I saw a pure river of the water of life proceeding out of the throne of God and of the Lamb.

On either side of the river were there the trees of life which bare all manner of fruit, every fruit in its season: and the leaves were for the healing of the people.

[Revelation 22:1-2]

And God’s last invitation:

And the Spirit and the bride say, Come.

And let him that heareth repeat the glad refrain, Come.

And let him that is athirst come.

And whosoever will, let him drink out of the water of life freely”

[Revelation 22:17]

God’s river of love, and grace, and mercy, and forgiveness, that courses through this weary humanity today, and is a prophetic picture of the Edenic condition by which God will give us back this planet; lost and cursed in sin, but now whole, healed, regenerated, remade according to the grace and mercy of our dear Lord.  I say, it is hardly possible for me in my small faith to receive such a promise from God.  It’s just too good to be true.

Lord, Lord, how we bow before Thee in thanksgiving, in adoration, in praise, not only for what God hath brought to us in our present lives, but for what God hath promised us in these days that unfold before us.  Bless His name.  Praise His name.  God be exalted, and glorified, and lifted up, forever and ever.  Amen.

We are going to stand now in a moment and sing our hymn of appeal.  And that beautiful invitation of our Lord, we repeat this precious soul-saving hour.  To drink at the fountain of the water of life freely, come.  “Let him that is athirst, come.  Whosoever will, let him come” [Revelation 22:17].  Welcome.  “To accept the riches of God’s grace in Christ Jesus [Ephesians 2:7], I open my heart heavenward and Christ-ward, I’m coming.”  To put your life in the circle and circumference and fellowship of this wonderful church, “I’m coming.”  To answer some call of God in your heart, “I’m coming.” As the Lord shall make the appeal, answer, “Here I am Lord, here I stand.”

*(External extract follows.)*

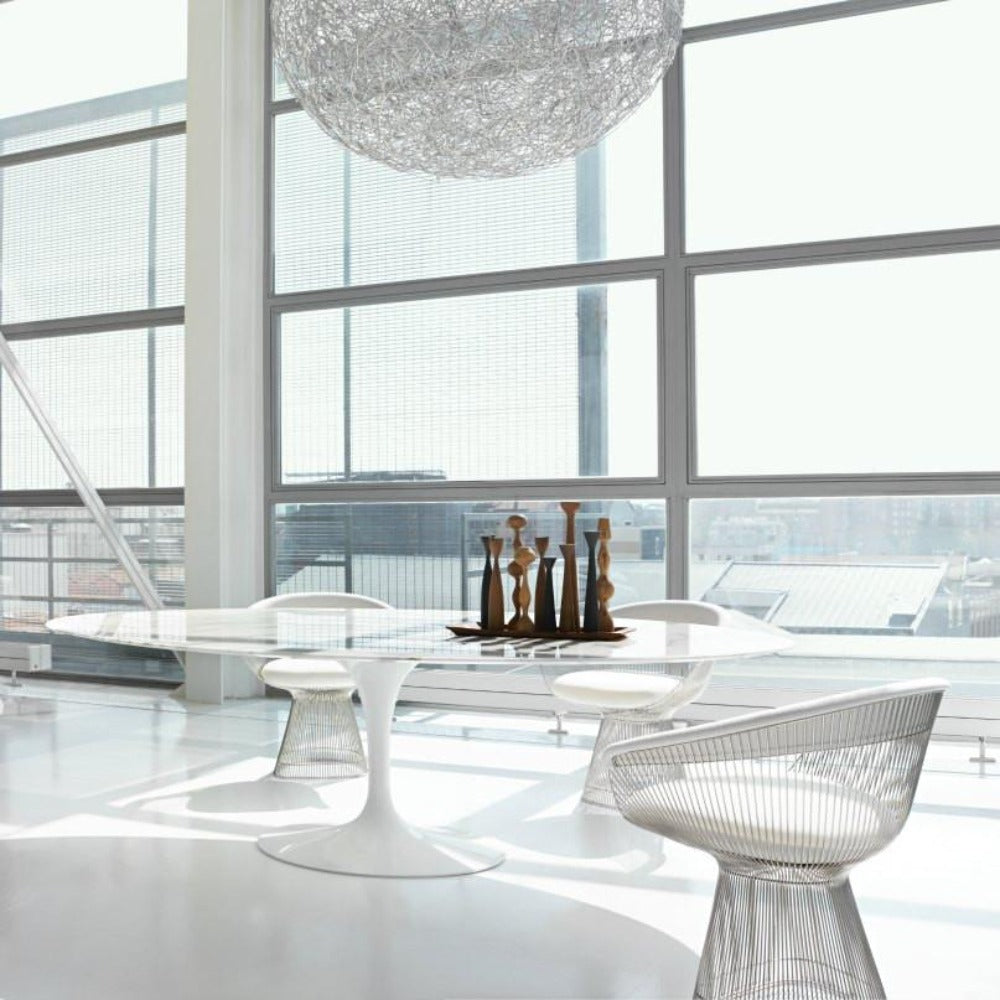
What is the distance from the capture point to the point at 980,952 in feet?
8.32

If you are in the balcony in the last row, there’s time and to spare, come.  In the press of people on this lower floor, down any one of these aisles, come. There’s a welcome from us, there’s a joy in the Holy Spirit, there’s a gladness in your heart, you’ll see, if you open your life to the leadership and will of the Lord God who made you, who now calls you, and to whom you find love, and grace, and happiness, and refuge.  Come, come, while we stand and while we sing.